··· RECORDS FOR THIS TASK

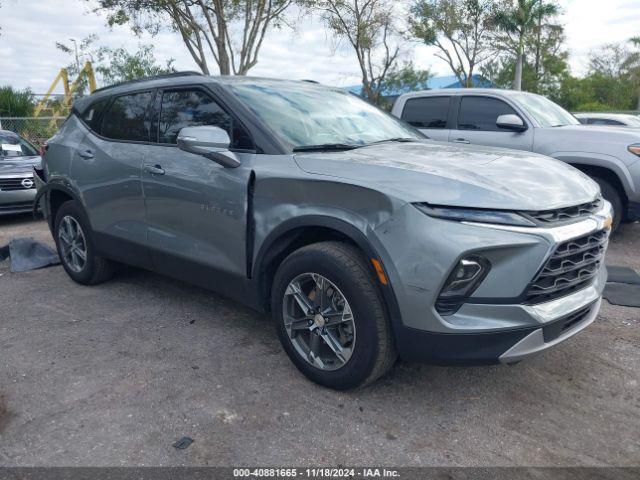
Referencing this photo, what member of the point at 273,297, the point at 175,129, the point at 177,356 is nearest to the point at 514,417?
the point at 273,297

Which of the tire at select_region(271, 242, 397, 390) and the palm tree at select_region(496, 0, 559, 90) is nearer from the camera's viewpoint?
the tire at select_region(271, 242, 397, 390)

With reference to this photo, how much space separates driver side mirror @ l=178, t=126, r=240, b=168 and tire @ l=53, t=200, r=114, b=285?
6.33 feet

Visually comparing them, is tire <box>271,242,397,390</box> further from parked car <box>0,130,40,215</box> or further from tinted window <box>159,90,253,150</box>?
parked car <box>0,130,40,215</box>

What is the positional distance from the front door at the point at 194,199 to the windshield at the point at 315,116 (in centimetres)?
23

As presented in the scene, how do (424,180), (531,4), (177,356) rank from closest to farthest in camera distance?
1. (424,180)
2. (177,356)
3. (531,4)

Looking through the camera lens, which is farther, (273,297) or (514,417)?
(273,297)

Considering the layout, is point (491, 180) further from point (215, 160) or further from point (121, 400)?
point (121, 400)

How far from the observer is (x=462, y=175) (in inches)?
106

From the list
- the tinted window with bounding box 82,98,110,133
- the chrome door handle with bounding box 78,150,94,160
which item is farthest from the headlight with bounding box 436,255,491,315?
the tinted window with bounding box 82,98,110,133

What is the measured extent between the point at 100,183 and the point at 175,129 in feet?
3.13

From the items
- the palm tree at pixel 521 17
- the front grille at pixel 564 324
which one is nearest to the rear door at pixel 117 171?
the front grille at pixel 564 324

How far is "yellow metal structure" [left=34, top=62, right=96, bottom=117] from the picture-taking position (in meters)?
20.5

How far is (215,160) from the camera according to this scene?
330cm

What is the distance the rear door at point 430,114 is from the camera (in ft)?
25.2
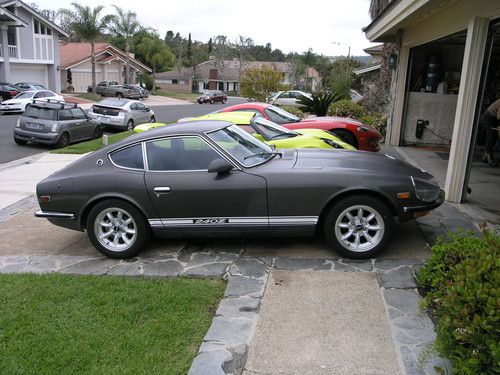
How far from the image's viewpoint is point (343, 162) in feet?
17.5

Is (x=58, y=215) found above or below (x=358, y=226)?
below

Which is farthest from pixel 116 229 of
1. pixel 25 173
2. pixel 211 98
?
pixel 211 98

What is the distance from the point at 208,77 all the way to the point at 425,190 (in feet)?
272

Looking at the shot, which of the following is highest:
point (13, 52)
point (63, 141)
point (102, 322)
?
point (13, 52)

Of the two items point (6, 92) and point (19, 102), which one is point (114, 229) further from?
point (6, 92)

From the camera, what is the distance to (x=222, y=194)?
16.6ft

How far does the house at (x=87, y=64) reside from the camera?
5184cm

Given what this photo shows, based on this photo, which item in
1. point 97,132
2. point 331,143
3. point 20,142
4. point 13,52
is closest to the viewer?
point 331,143

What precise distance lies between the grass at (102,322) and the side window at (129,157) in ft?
4.21

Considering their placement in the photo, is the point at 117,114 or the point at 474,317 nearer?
the point at 474,317

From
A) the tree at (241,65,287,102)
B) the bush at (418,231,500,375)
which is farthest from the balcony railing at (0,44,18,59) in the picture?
the bush at (418,231,500,375)

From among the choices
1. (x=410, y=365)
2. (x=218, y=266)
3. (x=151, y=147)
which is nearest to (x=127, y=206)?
(x=151, y=147)

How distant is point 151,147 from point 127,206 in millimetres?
724

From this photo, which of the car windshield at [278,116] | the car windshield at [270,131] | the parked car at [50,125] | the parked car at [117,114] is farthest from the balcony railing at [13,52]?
the car windshield at [270,131]
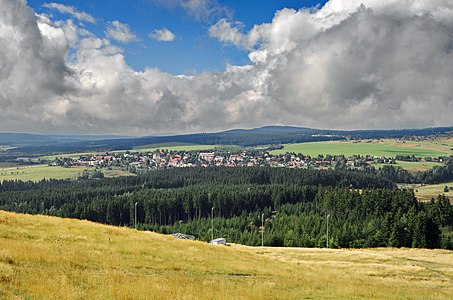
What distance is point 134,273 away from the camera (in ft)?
92.2

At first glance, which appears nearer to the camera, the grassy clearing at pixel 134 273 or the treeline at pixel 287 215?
the grassy clearing at pixel 134 273

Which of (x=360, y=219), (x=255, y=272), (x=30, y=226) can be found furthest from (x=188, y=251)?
(x=360, y=219)

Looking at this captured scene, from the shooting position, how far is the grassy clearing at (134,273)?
20297 mm

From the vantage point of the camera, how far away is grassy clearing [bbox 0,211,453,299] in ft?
66.6

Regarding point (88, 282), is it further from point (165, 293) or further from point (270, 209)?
point (270, 209)

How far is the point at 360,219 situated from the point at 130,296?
136314mm

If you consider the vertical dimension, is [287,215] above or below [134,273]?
below

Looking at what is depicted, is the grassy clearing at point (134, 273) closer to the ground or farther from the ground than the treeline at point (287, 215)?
farther from the ground

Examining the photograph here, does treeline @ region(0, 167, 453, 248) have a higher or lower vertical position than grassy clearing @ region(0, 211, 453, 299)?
lower

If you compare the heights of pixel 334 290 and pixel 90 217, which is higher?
pixel 334 290

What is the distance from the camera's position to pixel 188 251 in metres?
44.2

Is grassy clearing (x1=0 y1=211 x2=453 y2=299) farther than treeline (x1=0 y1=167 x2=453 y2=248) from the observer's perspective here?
No

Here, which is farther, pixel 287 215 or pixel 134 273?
pixel 287 215

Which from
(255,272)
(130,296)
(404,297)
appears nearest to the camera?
(130,296)
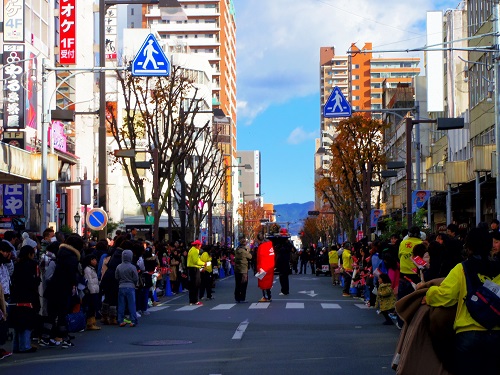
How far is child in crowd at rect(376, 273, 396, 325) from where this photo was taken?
68.9 feet

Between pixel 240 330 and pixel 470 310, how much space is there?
1142 cm

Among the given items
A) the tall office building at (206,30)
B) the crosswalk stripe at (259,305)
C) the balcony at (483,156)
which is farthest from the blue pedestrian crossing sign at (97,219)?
the tall office building at (206,30)

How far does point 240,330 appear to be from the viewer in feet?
62.6

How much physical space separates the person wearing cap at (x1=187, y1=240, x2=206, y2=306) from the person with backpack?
20.6 m

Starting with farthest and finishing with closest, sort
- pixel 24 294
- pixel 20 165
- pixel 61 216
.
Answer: pixel 61 216 → pixel 20 165 → pixel 24 294

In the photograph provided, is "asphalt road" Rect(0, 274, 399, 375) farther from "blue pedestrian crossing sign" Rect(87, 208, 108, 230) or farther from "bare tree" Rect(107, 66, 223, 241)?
"bare tree" Rect(107, 66, 223, 241)

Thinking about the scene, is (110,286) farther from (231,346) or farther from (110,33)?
(110,33)

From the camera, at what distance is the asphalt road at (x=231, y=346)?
13.5 metres

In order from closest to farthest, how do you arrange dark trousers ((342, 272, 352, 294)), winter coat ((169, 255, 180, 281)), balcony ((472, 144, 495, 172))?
dark trousers ((342, 272, 352, 294))
winter coat ((169, 255, 180, 281))
balcony ((472, 144, 495, 172))

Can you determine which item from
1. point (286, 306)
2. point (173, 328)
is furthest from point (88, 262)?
point (286, 306)

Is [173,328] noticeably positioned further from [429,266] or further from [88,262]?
[429,266]

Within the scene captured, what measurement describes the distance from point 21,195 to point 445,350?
146 ft

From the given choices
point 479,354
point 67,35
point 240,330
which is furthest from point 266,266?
point 67,35

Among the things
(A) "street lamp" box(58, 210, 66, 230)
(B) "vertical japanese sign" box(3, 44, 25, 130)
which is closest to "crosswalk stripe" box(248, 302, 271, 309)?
(B) "vertical japanese sign" box(3, 44, 25, 130)
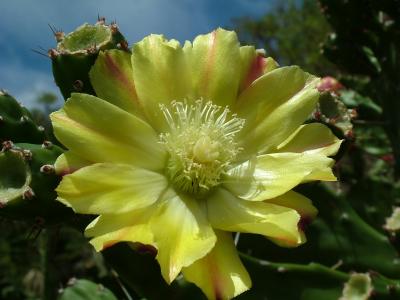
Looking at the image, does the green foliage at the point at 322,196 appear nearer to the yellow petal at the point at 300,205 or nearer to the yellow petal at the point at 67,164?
the yellow petal at the point at 67,164

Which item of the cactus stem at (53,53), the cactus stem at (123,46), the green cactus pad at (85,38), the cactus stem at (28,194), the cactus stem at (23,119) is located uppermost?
the green cactus pad at (85,38)

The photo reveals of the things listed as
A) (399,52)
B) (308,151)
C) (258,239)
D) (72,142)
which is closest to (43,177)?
(72,142)

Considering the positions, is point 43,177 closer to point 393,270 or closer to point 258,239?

······

> **STATED TASK**: Copy the data exactly. Any picture it contains is to be omitted.

> **SOLUTION TO THIS EXERCISE**:
Referencing this photo, what member of the point at 273,297, the point at 175,129, the point at 177,356 is nearest to the point at 514,417?
the point at 273,297

Which of the tire at select_region(271, 242, 397, 390) and the palm tree at select_region(496, 0, 559, 90) is nearer from the camera's viewpoint?
the tire at select_region(271, 242, 397, 390)

With reference to this photo, how much space separates driver side mirror @ l=178, t=126, r=240, b=168 and tire @ l=53, t=200, r=114, b=285?
6.33 feet

Visually comparing them, is tire <box>271,242,397,390</box> further from parked car <box>0,130,40,215</box> or further from tinted window <box>159,90,253,150</box>?
parked car <box>0,130,40,215</box>

What is the positional distance from the front door at the point at 194,199 to the windshield at the point at 315,116 (in centimetres)?
23

As presented in the scene, how do (424,180), (531,4), (177,356) rank from closest to farthest in camera distance?
1. (424,180)
2. (177,356)
3. (531,4)

Looking through the camera lens, which is farther, (273,297) or (514,417)?
(273,297)

Considering the layout, is point (491, 180) further from point (215, 160) or further from point (121, 400)?
point (121, 400)

How far from the observer is (x=462, y=175) (in inches)?
106

From the list
- the tinted window with bounding box 82,98,110,133
- the chrome door handle with bounding box 78,150,94,160
which item is farthest from the headlight with bounding box 436,255,491,315?
the tinted window with bounding box 82,98,110,133

What is the measured extent between the point at 100,183 and the point at 175,129 in feet?
3.13

From the items
- the palm tree at pixel 521 17
- the front grille at pixel 564 324
which one is nearest to the rear door at pixel 117 171?
the front grille at pixel 564 324

How far is "yellow metal structure" [left=34, top=62, right=96, bottom=117] from the picture-taking position (in meters)?
20.5

How far is (215,160) from the camera according to this scene?
330cm

What is the distance the rear door at point 430,114 is from the camera (in ft)?
25.2
How far from the image's viewpoint is point (343, 162) in feet?
17.5

Is (x=58, y=215) found above or below (x=358, y=226)?
below

Which is farthest from pixel 116 229 of
1. pixel 25 173
2. pixel 211 98
?
pixel 211 98

What is the distance from the point at 208,77 all the way to the point at 425,190 (in feet)?
272

Looking at the shot, which of the following is highest:
point (13, 52)
point (63, 141)
point (102, 322)
?
point (13, 52)

Of the two items point (6, 92) and point (19, 102), which one is point (114, 229) further from?
point (6, 92)

From the camera, what is the distance to (x=222, y=194)?
16.6ft

How far does the house at (x=87, y=64) reside from the camera?
5184cm

Given what this photo shows, based on this photo, which item in
1. point 97,132
2. point 331,143
3. point 20,142
4. point 13,52
is closest to the viewer?
point 331,143

What precise distance lies between the grass at (102,322) and the side window at (129,157) in ft?
4.21

Considering their placement in the photo, is the point at 117,114 or the point at 474,317 nearer?
the point at 474,317

From
A) the tree at (241,65,287,102)
B) the bush at (418,231,500,375)
which is farthest from the balcony railing at (0,44,18,59) in the picture?
the bush at (418,231,500,375)

From among the choices
1. (x=410, y=365)
2. (x=218, y=266)
3. (x=151, y=147)
which is nearest to (x=127, y=206)?
(x=151, y=147)

How distant is point 151,147 from point 127,206 in millimetres?
724

From this photo, which of the car windshield at [278,116] | the car windshield at [270,131] | the parked car at [50,125] | the parked car at [117,114] is farthest from the balcony railing at [13,52]?
the car windshield at [270,131]
What distance is point 134,273 away from the camera (in ft)?
92.2

At first glance, which appears nearer to the camera, the grassy clearing at pixel 134 273 or the treeline at pixel 287 215?
the grassy clearing at pixel 134 273

Which of (x=360, y=219), (x=255, y=272), (x=30, y=226) can be found furthest from (x=188, y=251)?
(x=360, y=219)

Looking at this captured scene, from the shooting position, how far is the grassy clearing at (134,273)?
20297 mm

From the vantage point of the camera, how far away is grassy clearing [bbox 0,211,453,299] in ft?
66.6

Regarding point (88, 282), is it further from point (165, 293) or further from point (270, 209)?
point (270, 209)

How far is the point at 360,219 situated from the point at 130,296?
136314mm

If you consider the vertical dimension, is [287,215] above or below [134,273]?
below

Looking at what is depicted, is the grassy clearing at point (134, 273) closer to the ground or farther from the ground than the treeline at point (287, 215)?
farther from the ground

Examining the photograph here, does treeline @ region(0, 167, 453, 248) have a higher or lower vertical position than grassy clearing @ region(0, 211, 453, 299)?
lower

If you compare the heights of pixel 334 290 and pixel 90 217, which is higher?
pixel 334 290

What is the distance from the camera's position to pixel 188 251 in metres?
44.2

Is grassy clearing (x1=0 y1=211 x2=453 y2=299) farther than treeline (x1=0 y1=167 x2=453 y2=248) from the observer's perspective here?
No

Here, which is farther, pixel 287 215 or pixel 134 273?
pixel 287 215

Which from
(255,272)
(130,296)
(404,297)
appears nearest to the camera?
(130,296)
How far is child in crowd at rect(376, 273, 396, 325) from where this photo was taken?
68.9 feet

Between pixel 240 330 and pixel 470 310, how much space is there?
1142 cm

Among the given items
A) the tall office building at (206,30)
B) the crosswalk stripe at (259,305)
C) the balcony at (483,156)
which is farthest from the blue pedestrian crossing sign at (97,219)?
the tall office building at (206,30)

How far does point 240,330 appear to be from the viewer in feet?
62.6

How much physical space separates the person wearing cap at (x1=187, y1=240, x2=206, y2=306) from the person with backpack?
20.6 m

Starting with farthest and finishing with closest, sort
- pixel 24 294
- pixel 20 165
- pixel 61 216
.
Answer: pixel 61 216 → pixel 20 165 → pixel 24 294

In the photograph provided, is "asphalt road" Rect(0, 274, 399, 375) farther from "blue pedestrian crossing sign" Rect(87, 208, 108, 230) or farther from "bare tree" Rect(107, 66, 223, 241)?
"bare tree" Rect(107, 66, 223, 241)

Thinking about the scene, is (110,286) farther from (231,346) or farther from (110,33)?
(110,33)

From the camera, at what distance is the asphalt road at (x=231, y=346)?
13.5 metres

In order from closest to farthest, how do you arrange dark trousers ((342, 272, 352, 294)), winter coat ((169, 255, 180, 281)), balcony ((472, 144, 495, 172))?
dark trousers ((342, 272, 352, 294))
winter coat ((169, 255, 180, 281))
balcony ((472, 144, 495, 172))

Can you determine which item from
1. point (286, 306)
2. point (173, 328)
is furthest from point (88, 262)?
point (286, 306)

Is [173,328] noticeably positioned further from [429,266] or further from [88,262]?
[429,266]

Within the scene captured, what measurement describes the distance from point 21,195 to point 445,350?
146 ft

From the given choices
point 479,354
point 67,35
point 240,330
which is furthest from point 266,266?
point 67,35

Among the things
(A) "street lamp" box(58, 210, 66, 230)
(B) "vertical japanese sign" box(3, 44, 25, 130)
which is closest to "crosswalk stripe" box(248, 302, 271, 309)?
(B) "vertical japanese sign" box(3, 44, 25, 130)
Looking at the image, does the green foliage at the point at 322,196 appear nearer to the yellow petal at the point at 300,205 or nearer to the yellow petal at the point at 67,164?
the yellow petal at the point at 67,164

Which item of the cactus stem at (53,53), the cactus stem at (123,46), the green cactus pad at (85,38), the cactus stem at (28,194), the cactus stem at (23,119) is located uppermost?
the green cactus pad at (85,38)

The photo reveals of the things listed as
A) (399,52)
B) (308,151)
C) (258,239)
D) (72,142)
which is closest to (43,177)?
(72,142)

Considering the positions, is point 43,177 closer to point 393,270 or closer to point 258,239?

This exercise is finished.